More members of academic staff may now be examiners
The number of examiners at Health is being expanded. This is being done in order to meet the departments’ need for additional skilled members of academic staff to examine the students.
More types of academic staff can now examine the students. This means that e.g. postdocs can now, to a limited degree, carry out teaching and conduct examinations, providing the department head approves this and appoints an educational supervisor.
The departments have had difficulty in finding enough examiners for Health's different study programmes, due to the main academic area's restrictive policy on who may be allowed to conduct examinations at Health. The dean has therefore revised the guidelines.
We will still make high demands when it comes to quality
There will continue to be strict requirements for both teaching staff and examiners at Health. The students must receive research-based teaching. Teaching staff and examiners must have updated educational and didactic competencies. And the requirements for the quality of teaching are high.
”The revised regulations maintain the main academic area's high quality standards in this area.

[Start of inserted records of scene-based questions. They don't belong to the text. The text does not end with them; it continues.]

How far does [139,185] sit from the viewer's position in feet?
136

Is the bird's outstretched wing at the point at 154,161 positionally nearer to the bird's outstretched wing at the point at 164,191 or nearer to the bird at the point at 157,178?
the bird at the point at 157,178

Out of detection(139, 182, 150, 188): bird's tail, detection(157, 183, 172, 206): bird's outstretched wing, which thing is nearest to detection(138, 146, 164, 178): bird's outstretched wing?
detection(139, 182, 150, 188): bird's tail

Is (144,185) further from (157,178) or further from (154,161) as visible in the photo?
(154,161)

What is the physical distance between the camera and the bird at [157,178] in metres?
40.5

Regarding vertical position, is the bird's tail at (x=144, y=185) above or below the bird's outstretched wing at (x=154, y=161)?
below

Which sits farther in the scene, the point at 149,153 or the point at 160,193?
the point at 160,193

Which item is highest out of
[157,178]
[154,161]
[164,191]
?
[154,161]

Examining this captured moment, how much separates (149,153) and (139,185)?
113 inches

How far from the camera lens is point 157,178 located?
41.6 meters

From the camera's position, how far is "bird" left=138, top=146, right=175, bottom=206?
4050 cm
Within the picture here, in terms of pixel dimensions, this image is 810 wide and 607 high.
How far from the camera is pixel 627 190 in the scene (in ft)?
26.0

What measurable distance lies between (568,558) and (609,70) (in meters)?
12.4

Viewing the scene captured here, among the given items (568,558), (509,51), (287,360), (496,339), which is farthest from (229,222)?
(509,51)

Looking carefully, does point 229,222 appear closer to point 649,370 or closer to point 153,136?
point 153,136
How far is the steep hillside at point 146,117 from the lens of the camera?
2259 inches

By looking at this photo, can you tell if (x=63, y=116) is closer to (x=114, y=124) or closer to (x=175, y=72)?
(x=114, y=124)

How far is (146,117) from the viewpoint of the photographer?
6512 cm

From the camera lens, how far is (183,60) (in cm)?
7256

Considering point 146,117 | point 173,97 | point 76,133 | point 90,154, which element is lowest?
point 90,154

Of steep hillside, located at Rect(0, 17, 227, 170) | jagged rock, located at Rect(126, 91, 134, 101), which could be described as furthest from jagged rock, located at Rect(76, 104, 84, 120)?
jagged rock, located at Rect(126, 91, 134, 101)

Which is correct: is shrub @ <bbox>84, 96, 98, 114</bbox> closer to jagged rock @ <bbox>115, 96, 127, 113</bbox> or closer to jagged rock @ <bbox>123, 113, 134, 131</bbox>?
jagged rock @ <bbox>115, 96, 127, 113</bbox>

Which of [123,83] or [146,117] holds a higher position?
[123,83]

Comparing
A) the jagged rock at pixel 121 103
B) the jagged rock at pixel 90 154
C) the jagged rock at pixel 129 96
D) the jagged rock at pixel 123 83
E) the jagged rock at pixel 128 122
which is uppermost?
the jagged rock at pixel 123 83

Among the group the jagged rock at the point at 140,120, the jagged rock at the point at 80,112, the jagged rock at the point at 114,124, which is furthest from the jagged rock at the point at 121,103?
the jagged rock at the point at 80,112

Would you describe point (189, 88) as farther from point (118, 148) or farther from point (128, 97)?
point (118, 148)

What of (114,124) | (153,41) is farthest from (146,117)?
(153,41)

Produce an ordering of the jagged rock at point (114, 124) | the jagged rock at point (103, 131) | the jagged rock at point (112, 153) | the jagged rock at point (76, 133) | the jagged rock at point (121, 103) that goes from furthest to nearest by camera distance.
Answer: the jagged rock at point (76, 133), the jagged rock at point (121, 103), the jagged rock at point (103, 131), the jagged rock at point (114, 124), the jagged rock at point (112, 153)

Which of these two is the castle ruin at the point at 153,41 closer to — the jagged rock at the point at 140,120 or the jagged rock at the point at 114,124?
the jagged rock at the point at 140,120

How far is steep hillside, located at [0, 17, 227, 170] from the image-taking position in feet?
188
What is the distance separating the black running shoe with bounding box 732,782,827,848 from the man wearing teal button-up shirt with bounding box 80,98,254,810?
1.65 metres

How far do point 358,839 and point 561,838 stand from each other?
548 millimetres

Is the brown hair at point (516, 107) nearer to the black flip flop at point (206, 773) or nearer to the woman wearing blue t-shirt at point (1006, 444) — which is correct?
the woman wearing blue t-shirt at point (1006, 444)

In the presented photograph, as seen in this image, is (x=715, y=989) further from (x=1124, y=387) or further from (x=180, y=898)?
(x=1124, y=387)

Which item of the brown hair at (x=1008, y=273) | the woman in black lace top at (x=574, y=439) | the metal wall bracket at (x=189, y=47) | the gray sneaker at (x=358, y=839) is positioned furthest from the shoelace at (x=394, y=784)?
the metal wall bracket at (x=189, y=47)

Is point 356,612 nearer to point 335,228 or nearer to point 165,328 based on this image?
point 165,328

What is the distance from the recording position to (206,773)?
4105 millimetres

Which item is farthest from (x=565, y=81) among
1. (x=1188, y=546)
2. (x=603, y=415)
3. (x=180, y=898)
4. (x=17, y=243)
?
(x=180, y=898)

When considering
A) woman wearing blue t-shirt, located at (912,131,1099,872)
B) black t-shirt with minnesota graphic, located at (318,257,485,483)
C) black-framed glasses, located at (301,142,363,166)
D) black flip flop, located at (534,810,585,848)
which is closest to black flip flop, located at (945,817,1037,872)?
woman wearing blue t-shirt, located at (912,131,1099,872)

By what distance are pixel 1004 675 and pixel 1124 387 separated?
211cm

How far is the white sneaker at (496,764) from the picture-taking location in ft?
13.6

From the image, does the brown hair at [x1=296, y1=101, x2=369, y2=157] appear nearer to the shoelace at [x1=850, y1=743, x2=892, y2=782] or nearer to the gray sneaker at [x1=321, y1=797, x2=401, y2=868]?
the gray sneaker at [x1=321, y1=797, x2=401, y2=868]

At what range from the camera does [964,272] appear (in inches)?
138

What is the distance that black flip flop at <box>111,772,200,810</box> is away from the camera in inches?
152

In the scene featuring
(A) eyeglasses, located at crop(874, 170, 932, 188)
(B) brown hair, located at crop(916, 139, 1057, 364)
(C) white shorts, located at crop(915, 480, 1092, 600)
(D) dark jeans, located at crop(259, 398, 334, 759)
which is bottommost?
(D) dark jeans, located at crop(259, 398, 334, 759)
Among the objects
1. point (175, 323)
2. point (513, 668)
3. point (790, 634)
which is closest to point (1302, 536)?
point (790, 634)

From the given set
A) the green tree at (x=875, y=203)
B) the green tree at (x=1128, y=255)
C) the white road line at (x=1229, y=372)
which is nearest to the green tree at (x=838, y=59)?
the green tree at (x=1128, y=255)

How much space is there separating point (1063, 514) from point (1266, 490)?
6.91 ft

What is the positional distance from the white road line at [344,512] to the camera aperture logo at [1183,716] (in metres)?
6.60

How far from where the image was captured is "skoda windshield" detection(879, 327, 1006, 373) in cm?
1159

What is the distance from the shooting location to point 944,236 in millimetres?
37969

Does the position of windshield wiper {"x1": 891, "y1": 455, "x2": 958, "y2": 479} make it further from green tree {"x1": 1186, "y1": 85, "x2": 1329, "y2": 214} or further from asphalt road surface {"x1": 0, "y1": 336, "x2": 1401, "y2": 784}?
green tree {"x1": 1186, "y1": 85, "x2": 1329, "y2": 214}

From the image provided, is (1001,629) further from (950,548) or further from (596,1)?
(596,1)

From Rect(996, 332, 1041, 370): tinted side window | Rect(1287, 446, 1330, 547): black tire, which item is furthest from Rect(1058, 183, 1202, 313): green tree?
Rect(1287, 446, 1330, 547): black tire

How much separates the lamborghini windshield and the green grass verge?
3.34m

At the same time, this expansion of the number of teaching staff and examiners provides better opportunities to match our multi-faceted teaching and exam situation,” says Vice-Dean for Education Berit Eika.
”The department head is responsible for ensuring that teaching staff and examiners are brought up to date academically. And it is important that we at Health are still able to document that we deliver research-based teaching. Not least in relation to the coming institutional accreditation,” says Berit Eika.